Kitted out with cameras and sensors, the bots are Team Italia's attempt to win the $30 million Google Lunar X Prize – a race to land a robot on the moon and send back high-definition images by 2012.
Credit: Team Italia
In other Weird Tech news, a $1.3 million "exotic" deep sea craft is to revolutionise underwater adventuring and could unlock the mysteries of the ocean. That's according to inventor Graham Hawkes, who claims his Deep Flight Super Falcon can actually "fly underwater".
Unlike normal submersibles, which operate ballast systems and are "little more than sinkers", Hawkes' sleek Super Falcon boasts a set of wings with a span of 10 feet. The design is allegedly the first to operate on the same principles as air flight, using downward "lift" on the wings.
"Instead of being a crab where you drop to the bottom, it's like a dolphin," Hawkes explains. "It looks like a big animal moving and can do barrel rolls with whales."
The battery-powered vessel will cruise at depths of up to 1,500 feet in the search for mysterious deep sea creatures, such as the super shark and giant squid.
Elsewhere, Japan has come up with a tongue-in-cheek solution to solving the country's declining marriage rate: the Marriage Hunting Bra. Complete with chest-mounted countdown clock and pen (for signing marriage registration documents), there's also an engagement ring receptacle which, when filled, stops the clock and beeps The Wedding March.
Meanwhile a lost robot has crossed Munich (opens in new tab) – by asking strangers for directions. German researchers dumped a mobile robot outside the University of Munich and instructed it to find its way to the city centre, 1.5km away.
Equipped with cameras and posture recognition software to identify pointed-out directions, the ACE (Autonomous City Explorer) contended with a busy pedestrian area and one set of incorrect directions to safely reach the destination.
News in brief
Google has accused newspapers, orange juice and cheeseburgers of being "much more harmful to the planet" than running a vast network of datacenters. Fortunately bacon escaped the charges, with a pair of entrepreneurs naming it their "biofuel of choice" for driving.

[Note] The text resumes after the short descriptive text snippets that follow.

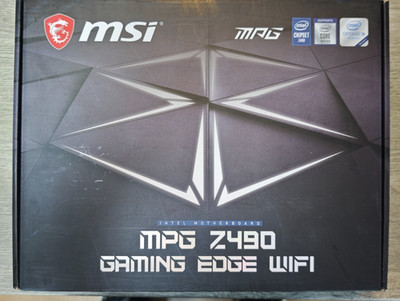 MSI MPG Z490 GAMING EDGE WIFI LGA 1200 Intel Mainboard Neu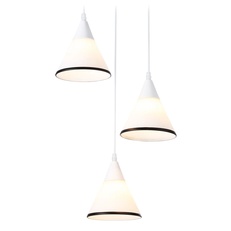 Изображение Подвесной светильник TR3167/3 WH/BK белый/черный E27/3 max 60W D360*1000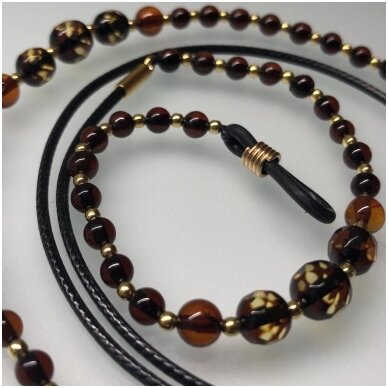 Eyeglass chain with amber 4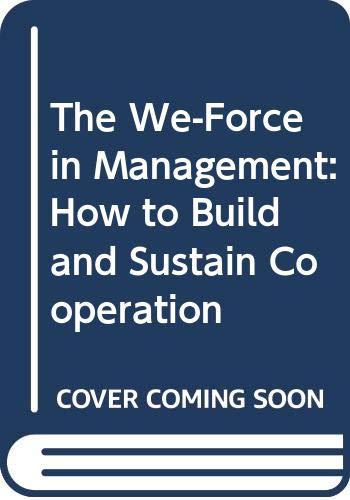 The we-force in management Cover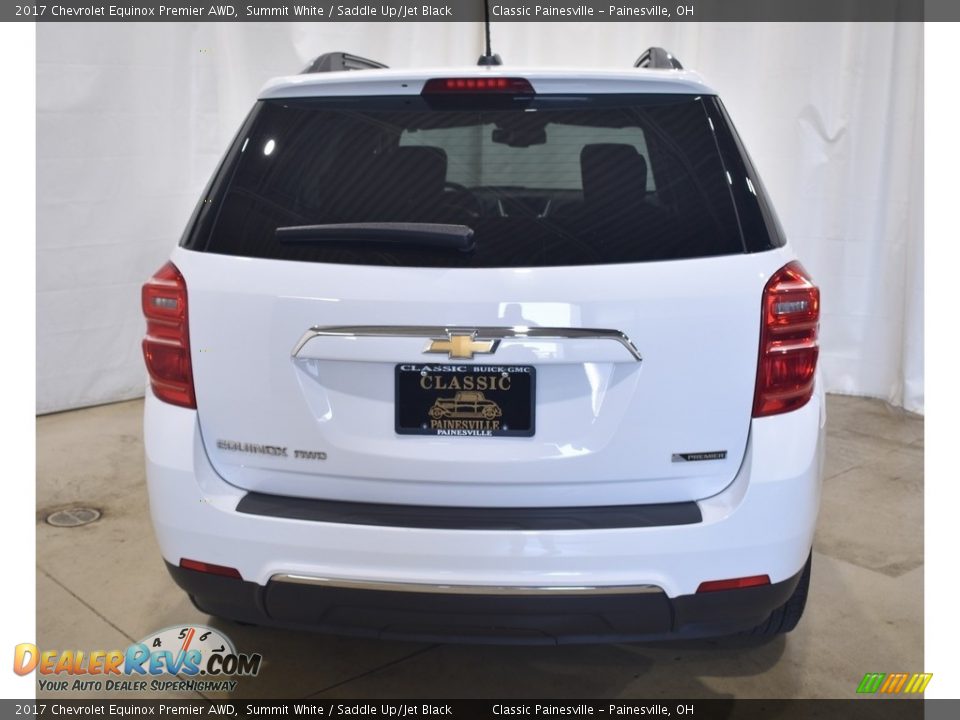 2017 Chevrolet Equinox Premier AWD Summit White / Saddle Up/Jet Black Photo #3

And hack my shorts! Introducing the concept keyboard pants. Sadly only the left side functions properly, as the keyboard had to be snapped in half to fit on both trouser legs. Don't let this hold you back though; turns out it's good enough for Tetris.
Credit: Hackaday.com
And finally…
What doesn't make a good taser shield? Answer: a one-year-old boy. At least that's what police thought, when a 21-year-old woman used her baby to shield a man from taser fire this week. Cue a charge for endangering the welfare of a child, and another one for resisting arrest.